What if she or he is being shouted down, pushed aside, managed and marginalised? What if the conversation is being dominated by the most vocal rather than the best qualified people in the room? Are you doing enough to ensure that the quiet achiever can still be heard?

'We have the oldest written constitution still in force in the world, and it starts out with three words, 'We, the people.''

In 1980 Ruth Bader Ginsberg was appointed to the US Court of Appeals, and in 1993 she became the second woman Justice on the US Supreme Court. In recent years, with liberal Justices in the minority, she has often been a dissenting voice.

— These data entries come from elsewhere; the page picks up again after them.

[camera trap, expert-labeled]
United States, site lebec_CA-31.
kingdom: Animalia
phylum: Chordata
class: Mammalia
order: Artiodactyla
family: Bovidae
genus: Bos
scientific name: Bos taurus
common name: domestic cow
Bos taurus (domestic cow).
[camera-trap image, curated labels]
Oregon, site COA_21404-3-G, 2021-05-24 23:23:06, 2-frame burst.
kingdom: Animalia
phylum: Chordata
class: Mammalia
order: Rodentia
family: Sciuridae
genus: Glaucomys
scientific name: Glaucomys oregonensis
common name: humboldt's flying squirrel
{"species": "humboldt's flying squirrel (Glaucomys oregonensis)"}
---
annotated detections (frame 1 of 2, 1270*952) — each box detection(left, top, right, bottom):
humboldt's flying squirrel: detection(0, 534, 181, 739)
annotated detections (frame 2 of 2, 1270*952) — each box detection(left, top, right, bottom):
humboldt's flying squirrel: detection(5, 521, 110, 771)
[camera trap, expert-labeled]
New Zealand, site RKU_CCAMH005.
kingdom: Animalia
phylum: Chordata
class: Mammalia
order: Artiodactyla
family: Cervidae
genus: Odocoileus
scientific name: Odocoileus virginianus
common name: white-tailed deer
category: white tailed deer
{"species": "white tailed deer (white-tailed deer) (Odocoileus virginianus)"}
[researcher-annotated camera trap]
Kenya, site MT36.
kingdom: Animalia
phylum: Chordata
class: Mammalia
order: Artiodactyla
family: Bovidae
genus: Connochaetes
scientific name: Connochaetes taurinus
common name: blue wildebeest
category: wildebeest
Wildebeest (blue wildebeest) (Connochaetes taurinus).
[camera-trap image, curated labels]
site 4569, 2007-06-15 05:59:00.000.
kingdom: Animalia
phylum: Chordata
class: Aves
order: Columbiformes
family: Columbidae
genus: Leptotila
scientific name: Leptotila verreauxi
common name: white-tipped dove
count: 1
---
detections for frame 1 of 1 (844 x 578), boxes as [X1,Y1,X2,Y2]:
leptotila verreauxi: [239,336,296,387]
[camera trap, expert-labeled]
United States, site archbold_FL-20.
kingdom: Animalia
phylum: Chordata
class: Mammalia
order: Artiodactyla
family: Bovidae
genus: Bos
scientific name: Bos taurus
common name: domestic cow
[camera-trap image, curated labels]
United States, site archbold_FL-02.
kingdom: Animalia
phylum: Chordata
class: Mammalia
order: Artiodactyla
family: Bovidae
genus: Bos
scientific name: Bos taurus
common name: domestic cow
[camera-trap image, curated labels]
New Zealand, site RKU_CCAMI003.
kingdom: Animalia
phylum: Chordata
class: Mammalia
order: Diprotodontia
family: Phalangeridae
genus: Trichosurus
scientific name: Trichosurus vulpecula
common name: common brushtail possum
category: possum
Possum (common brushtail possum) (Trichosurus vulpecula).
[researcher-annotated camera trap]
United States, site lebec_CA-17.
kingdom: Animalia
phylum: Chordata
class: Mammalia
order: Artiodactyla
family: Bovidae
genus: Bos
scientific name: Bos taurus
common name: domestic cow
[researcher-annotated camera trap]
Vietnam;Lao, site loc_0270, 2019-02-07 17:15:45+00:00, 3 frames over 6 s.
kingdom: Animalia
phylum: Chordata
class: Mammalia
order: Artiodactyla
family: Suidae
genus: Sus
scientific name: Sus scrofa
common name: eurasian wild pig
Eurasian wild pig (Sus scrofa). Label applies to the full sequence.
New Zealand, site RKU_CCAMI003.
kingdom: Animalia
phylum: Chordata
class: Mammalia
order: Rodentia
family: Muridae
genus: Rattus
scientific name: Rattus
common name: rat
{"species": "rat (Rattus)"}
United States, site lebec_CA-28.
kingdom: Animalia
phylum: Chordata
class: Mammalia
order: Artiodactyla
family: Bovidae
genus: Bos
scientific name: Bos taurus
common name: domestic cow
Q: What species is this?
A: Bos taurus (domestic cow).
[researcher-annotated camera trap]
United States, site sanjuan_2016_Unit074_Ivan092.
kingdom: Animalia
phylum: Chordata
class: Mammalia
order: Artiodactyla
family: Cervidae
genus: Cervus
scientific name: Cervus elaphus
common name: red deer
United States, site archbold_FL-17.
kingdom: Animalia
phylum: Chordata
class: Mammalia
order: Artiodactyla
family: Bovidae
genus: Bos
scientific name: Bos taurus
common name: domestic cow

Sadly Martin Ginsburg died of cancer in 2010. He and Ruth had been married for 56 years. In December 2018 Ruth, already a two-time survivor of cancer herself, underwent surgery for lung cancer. She was back on the Supreme Court bench eight weeks later. She has recently turned eighty-six.

Just over five feet tall; hair neatly tied back with a scrunchie; serious glasses; vintage earrings; silk shirt and scarf. Ruth Bader Ginsburg is asked how long she can keep going. With lips pursed, she pauses for thought.

‘I will do this job as long as I can do it full steam, and when I can’t that will be the time I will step down.’

Full steam ahead, Ruth Bader Ginsburg.